## [Text segment]
'''

The Punk Comics Movement can be summed up in two simple statements, one for the artistic side of comics, one for the business side. (Once you read these two statements, it may or may not be apparent to you why I'm calling it "punk comics".) The artistic Punk Comics Manifesto is, "Write this comic like it was the only one anyone was ever going to read." The business Punk Comics Manifesto is, "Everyone should be reading comics." Those two statements might seem mutually exclusive, but read on.

1. "Write this comic like it was the only one anyone was ever going to read." You can break this statement down into two parts--first, assume that the comic you're writing is the first one that someone has ever read, and second, don't expect them to be picking up the next one you write. A good comic should always be self-contained.

There was a time when this was virtually taken for granted in the comic industry. Reader turnover was considered to be complete every two years, and so it was assumed that anytime you wrote a comic book, you were writing it for an audience that didn't know about anything that happened more than two years ago. In addition, with spotty newsstand distribution, it was considered to be so difficult to follow a comic for more than a few months that issues had to be self-contained to avoid reader frustration. These two notions have been almost totally abandoned over the years; in much the same way Punk Rock went back to the roots of the genre and simplified the message, Punk Comics aims to do the same thing.

A. Assume the comic you're writing is the first one that someone has ever read. You should assume that, really--more than assume, you should hope it. You should always hope, as a writer, that every comic you write is attracting a new reader, at least one, and you should write with that new reader in mind. Which means that you have to, absolutely have to, write an issue that a first-time reader can pick up and immediately understand. If you're writing an issue of the Flash, make sure somewhere in that issue is an explanation of who the Flash is and what he's all about--it doesn't have to be long, or elaborate, but it needs to be there. If you're bringing back Electro, explain who he is and why he's dangerous--even just a brief, "Uh-oh, it's Electro again! Last time we fought, he nearly killed me with his electric blasts!" is better than no explanation at all. Characters with backstories so complicated they need elaborate, lengthy explanations (or worse, stories with no point beyond explaining backstories from existing characters) shouldn't be involved. Simplify, simplify, simplify, and assume that your reader knows nothing.

'''

## [Stored data]
'''

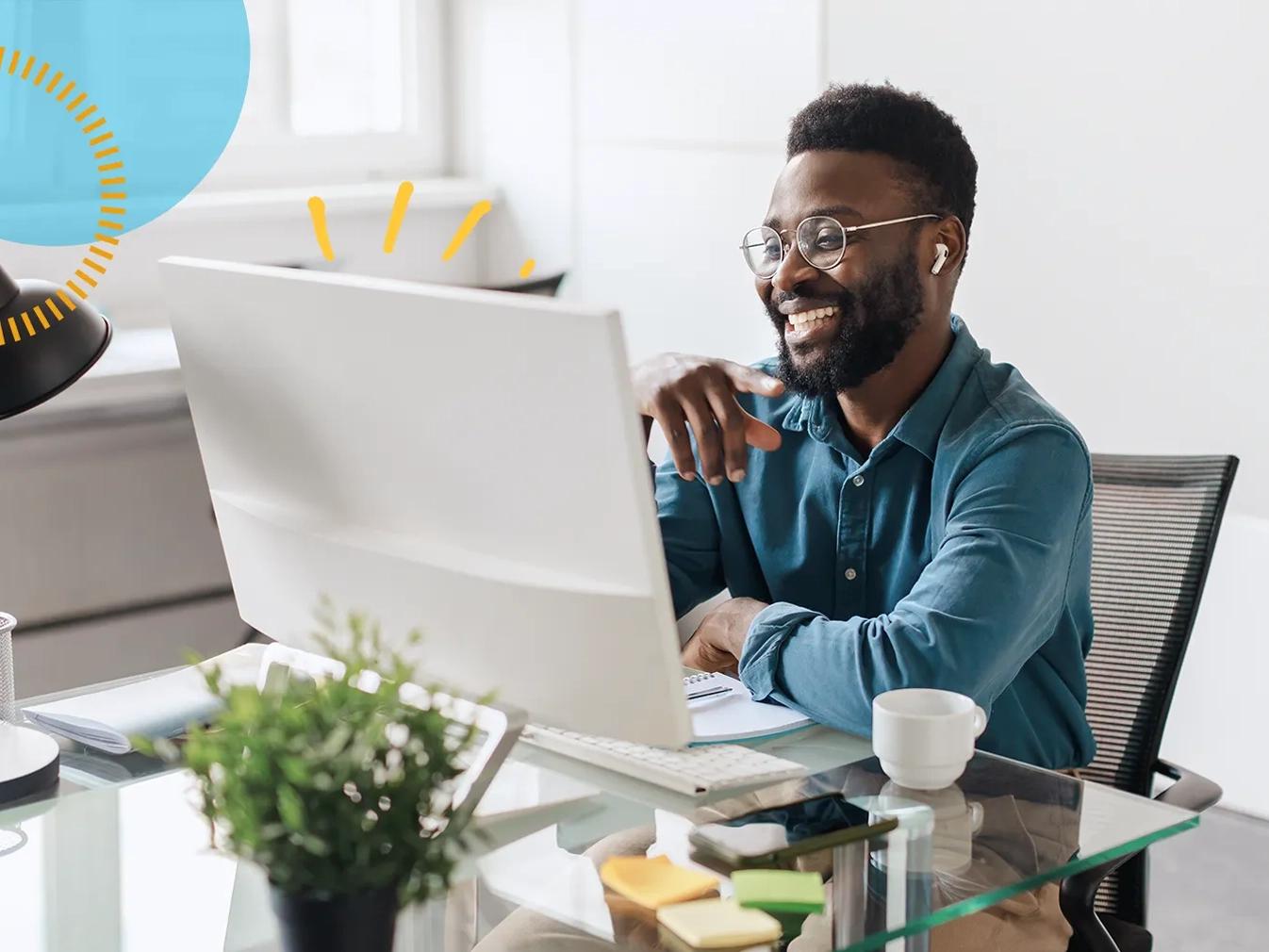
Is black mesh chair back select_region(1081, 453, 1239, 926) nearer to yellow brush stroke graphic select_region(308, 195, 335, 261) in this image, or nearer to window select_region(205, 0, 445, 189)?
yellow brush stroke graphic select_region(308, 195, 335, 261)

'''

Rewrite the passage of the punk comics text that opens with the words "There was a" and closes with "the same thing.", putting "bookstore" in place of "newsstand".

There was a time when this was virtually taken for granted in the comic industry. Reader turnover was considered to be complete every two years, and so it was assumed that anytime you wrote a comic book, you were writing it for an audience that didn't know about anything that happened more than two years ago. In addition, with spotty bookstore distribution, it was considered to be so difficult to follow a comic for more than a few months that issues had to be self-contained to avoid reader frustration. These two notions have been almost totally abandoned over the years; in much the same way Punk Rock went back to the roots of the genre and simplified the message, Punk Comics aims to do the same thing.